De Agoudal até Boulmalne du Dades, que fica já no sopé das montanhas do Atlas, o percurso, apesar de ser em pista não apresenta grandes dificuldades. Interessante é a zona a partir de Msemrir, e principalmente as Gorges du Dadés, na parte final da travessia. Aí a pista encontra-se encravada numa garganta de altura razoável, ladeada por paredes rochosas, e segue junto a um rio. A opção pelas Gorges du Dadés deveu-se ao facto de a pista aí ser bastante mais fácil do que nas Gorges du Todra (mais a leste). Contudo, estas últimas são, na nossa opinião, bastante mais espectaculares, recomendando-se a opção por essa travessia.

À chegada a Tinherir instalámo-nos no Hotel Tombouctu. Que bem que soube regressar à civilização após vários dias de pistas e de acampamentos. Para os motards foram dias duríssimos a exigir grande esforço físico e grande concentração. A refeição na tenda do pátio interior do Hotel, depois de um bom banho, foi como estar no paraíso!

 

Do 9º (28 de Abril) ao 11º (30 de Abril) Dia: Do deserto a Marrakesh...

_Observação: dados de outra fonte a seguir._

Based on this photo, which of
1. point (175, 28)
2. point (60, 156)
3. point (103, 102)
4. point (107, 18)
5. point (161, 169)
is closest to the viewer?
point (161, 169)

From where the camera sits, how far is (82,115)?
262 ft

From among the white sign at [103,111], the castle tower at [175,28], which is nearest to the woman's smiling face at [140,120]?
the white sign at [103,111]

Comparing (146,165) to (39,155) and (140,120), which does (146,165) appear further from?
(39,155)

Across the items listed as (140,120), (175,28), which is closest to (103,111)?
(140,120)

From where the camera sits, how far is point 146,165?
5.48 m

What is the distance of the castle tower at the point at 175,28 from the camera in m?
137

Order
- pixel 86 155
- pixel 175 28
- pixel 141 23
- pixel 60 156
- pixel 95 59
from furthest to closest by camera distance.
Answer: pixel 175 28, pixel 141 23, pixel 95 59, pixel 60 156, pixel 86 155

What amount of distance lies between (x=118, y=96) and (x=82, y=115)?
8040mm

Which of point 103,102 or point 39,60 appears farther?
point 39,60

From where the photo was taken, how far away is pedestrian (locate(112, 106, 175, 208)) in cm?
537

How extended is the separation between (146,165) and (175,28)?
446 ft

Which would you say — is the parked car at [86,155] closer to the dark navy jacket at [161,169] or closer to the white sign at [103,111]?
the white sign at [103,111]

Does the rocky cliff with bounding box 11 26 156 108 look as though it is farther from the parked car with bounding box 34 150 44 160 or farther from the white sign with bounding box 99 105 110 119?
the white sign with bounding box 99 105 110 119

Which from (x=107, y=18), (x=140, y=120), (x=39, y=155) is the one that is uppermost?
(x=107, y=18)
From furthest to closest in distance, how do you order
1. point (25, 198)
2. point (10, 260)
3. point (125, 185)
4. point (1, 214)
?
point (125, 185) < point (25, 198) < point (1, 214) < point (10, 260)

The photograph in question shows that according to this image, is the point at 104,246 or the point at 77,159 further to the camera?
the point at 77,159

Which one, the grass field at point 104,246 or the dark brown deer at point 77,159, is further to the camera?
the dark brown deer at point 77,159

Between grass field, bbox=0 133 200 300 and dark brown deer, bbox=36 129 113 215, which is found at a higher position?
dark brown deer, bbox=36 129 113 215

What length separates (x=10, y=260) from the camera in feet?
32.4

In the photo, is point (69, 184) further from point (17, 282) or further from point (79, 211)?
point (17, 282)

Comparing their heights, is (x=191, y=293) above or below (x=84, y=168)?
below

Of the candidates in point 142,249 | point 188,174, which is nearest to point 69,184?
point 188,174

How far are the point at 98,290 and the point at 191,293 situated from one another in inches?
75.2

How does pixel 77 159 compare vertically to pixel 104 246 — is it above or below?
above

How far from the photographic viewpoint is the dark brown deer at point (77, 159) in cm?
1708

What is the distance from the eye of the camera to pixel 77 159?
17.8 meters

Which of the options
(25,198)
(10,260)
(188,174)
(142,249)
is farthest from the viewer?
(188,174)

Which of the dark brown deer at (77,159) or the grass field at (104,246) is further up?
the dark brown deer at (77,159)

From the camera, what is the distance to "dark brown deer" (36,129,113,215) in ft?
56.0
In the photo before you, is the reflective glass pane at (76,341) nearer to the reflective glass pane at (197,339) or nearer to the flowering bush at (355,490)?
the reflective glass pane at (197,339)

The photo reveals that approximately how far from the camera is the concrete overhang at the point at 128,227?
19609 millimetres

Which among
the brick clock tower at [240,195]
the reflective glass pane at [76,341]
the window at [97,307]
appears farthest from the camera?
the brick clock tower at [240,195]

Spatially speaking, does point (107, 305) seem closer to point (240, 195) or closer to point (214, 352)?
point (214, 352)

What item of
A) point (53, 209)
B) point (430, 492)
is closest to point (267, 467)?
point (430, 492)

Os restantes dias de viagem foram bastante menos cansativos. Fez-se uma pequena incursão pelo deserto em Merzouga (passeio que se recomenda e que é acessível a qualquer mota de trail) e depois disso imperou o alcatrão.

Em Ouarzazate visitámos ao restaurante Chez Dimitri; um dos poucos sítios onde se pode deliciar com pratos de cozinha internacional. Caro (pagamos 4500$00 por uma refeição, o que equivale a umas 5 refeições a preços marroquinos) mas agradável (segundo o resto do grupo... eu achei uma merda mas fui o único...). Uma excelente piscina no hotel (infelizmente não me lembro do nome mas é na mesma rua que o Chez Dimitri, tem quatro estrelas, uns jardins e piscina bestiais) compensou e serviu para recuperar energias. Ao final do dia partimos para Merzoug (entrada do Sahara) onde chegamos por volta das 22h depois de uma viagem muitíssimo agradável...

Os dias de deserto são o que se espera deles, pistas longas, muito calor e cuidados especiais com a areia fina. Passámos um dia no deserto e seguimos para Marrakesh numa viagem sem grande história numa F*A*B*U*L*O*S*A estrada de montanha onde as cores alaranjadas e o agradável ar quente fizeram as minhas delicias.

Mar06 As pistas do Sahara são entusiasmantes e permitem velocidades relativamente elevadas. Se não fosse o nível de trepidação dar a sensação que as motas estão a largar peças e que não há parafuso que não saia da rosca... Foi o que aconteceu com a minha XT350, que ficou sem um dos parafusos que segura o escape!

 

O 12º (1 de Maio) e 13º (2 de Maio) Dia: De Marrakesh a Essaouira...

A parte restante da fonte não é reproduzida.